Scottish agriculture responds to the threat of Covid-19

NFU Scotland president, Andrew McCormick, has issued a statement confirming that Scottish agriculture will be to the fore in making sure that the threat of Covid-19 will not be synonymous with food and drink shortages.

“We thank the Scottish public for their continued support and reassure them that NFU Scotland will play a full part in the nation’s response,” he said.

“These are unprecedented times and the sight of empty shelves in some stores, both large and small, clearly illustrates the uncertainty and worry that many in our society are facing.

We want to keep those shelves stocked. Farmers and crofters, and the wider food and drink sector across Scotland, will deliver on food security and will work tirelessly to maintain all necessary supply chains to keep shelves full.

According to McCormick, discussions with Scottish government and other key stakeholders are already drilling down on key areas. These include the ability to get crucial supplies like animal feed, fuel, fertiliser and seed onto farms.

He points to the need for livestock, milk, eggs, cereals and vegetables to get to market while also keeping livestock markets open.

Consumers’ support

McCormick continued: “Abattoirs and food manufacturing sites must be kept open and working. Getting those goods processed and delivered onto a shelf, whether it be a farm shop, a local store or a supermarket is also a priority.

“Local businesses, both on farm and in the villages and towns, will undoubtedly value consumers’ support at this time.”

According to the NFU Scotland president, huge problems around labour are looming large, particularly for the country’s soft fruit and vegetable growers.

As a consequence, novel ways of seeking staff for farms are being considered. 

“Those who have lost their jobs or are on unpaid leave in the hospitality sector are being sought to allow planting and harvesting to be undertaken,” he explained.

“In times of crisis, Scottish farmers and crofters have always proved themselves to be innovative, adaptable and resilient.
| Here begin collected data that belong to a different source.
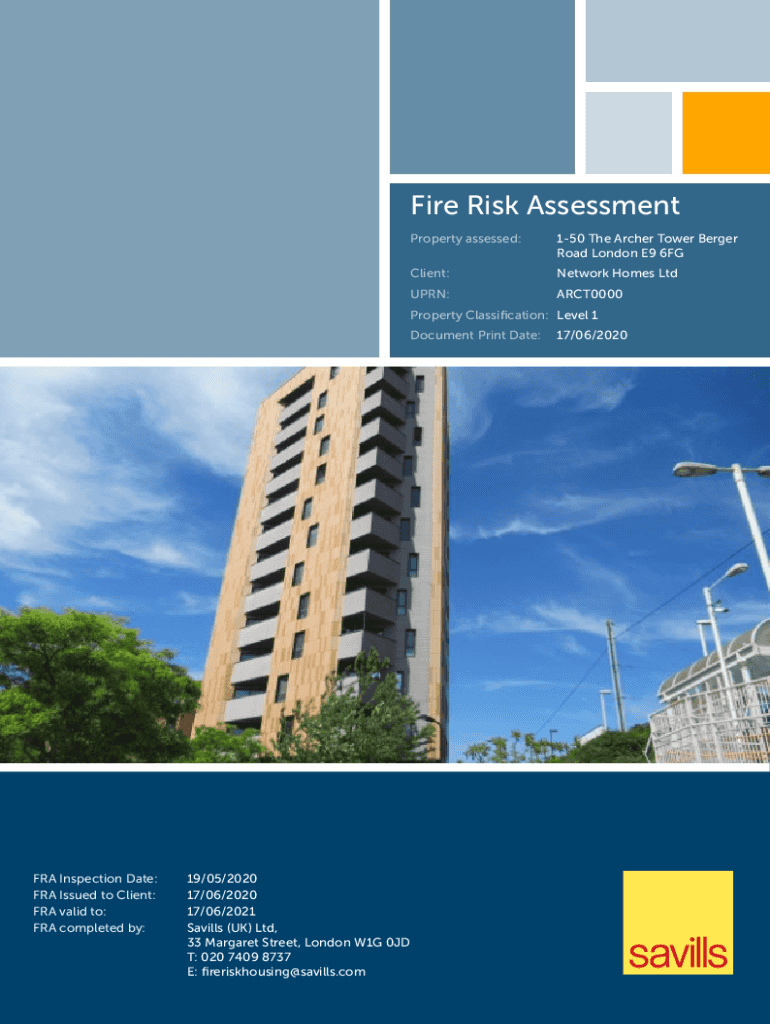 Fire Risk Assessment

Property assessed: 1-50 The Archer Tower Berger Road London E9 6FG

Client: Network Homes Ltd

UPRN: ARCT0000

Property Classification: Level 1

Document Print Date: 17/06/2020

FRA Inspection Date: 19/05/2020
FRA Issued to Client: 17/06/2020
FRA valid to: 17/06/2021
FRA completed by: Savills (UK) Ltd,
33 Margaret Street, London W1G 0JD
T: 020 7409 8737
E: fireriskhousing@savills.com

savills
This time is no different.”

He continued, saying: “However, the way we will play our part in keeping food and drink flowing has changed in this current crisis, and we have the systems in place.

“We have already taken the responsible decision that NFU Scotland head office staff will work from home and any meetings or gatherings are suspended so all the work will be getting done in a different way.

Modern technology now gives all our professional staff the ability to work effectively using teleconferencing, video conferencing, email, social media, mobile phones, laptops and more, meaning daily contact with government, key industry stakeholders, internal contacts and our members is as seamless as possible.

‘Look out for one another’

McCormick believes that with difficult decisions being made on an hourly basis, technology provides farming and food in Scotland with the platforms to remain fully informed and engaged on all the key issues that are currently being discussed with urgency and at the highest level.

“The technology and goodwill exists to make this work, and the desire is there from everyone at NFUS to be pushing on, ensuring the best support and representation of the industry at all levels on all issues continues unabated,” he said.

“We also urge our community to look out for one another at this time, especially those who may be vulnerable or isolated, without access to internet, phone or mobile signal that many take for granted.”

“And a reminder for those who need emotional, practical or financial support in times of need: Our rural charity RSABI is there to support people in Scottish agriculture and can be contacted on: 0300-111-4166,” McCormick concluded.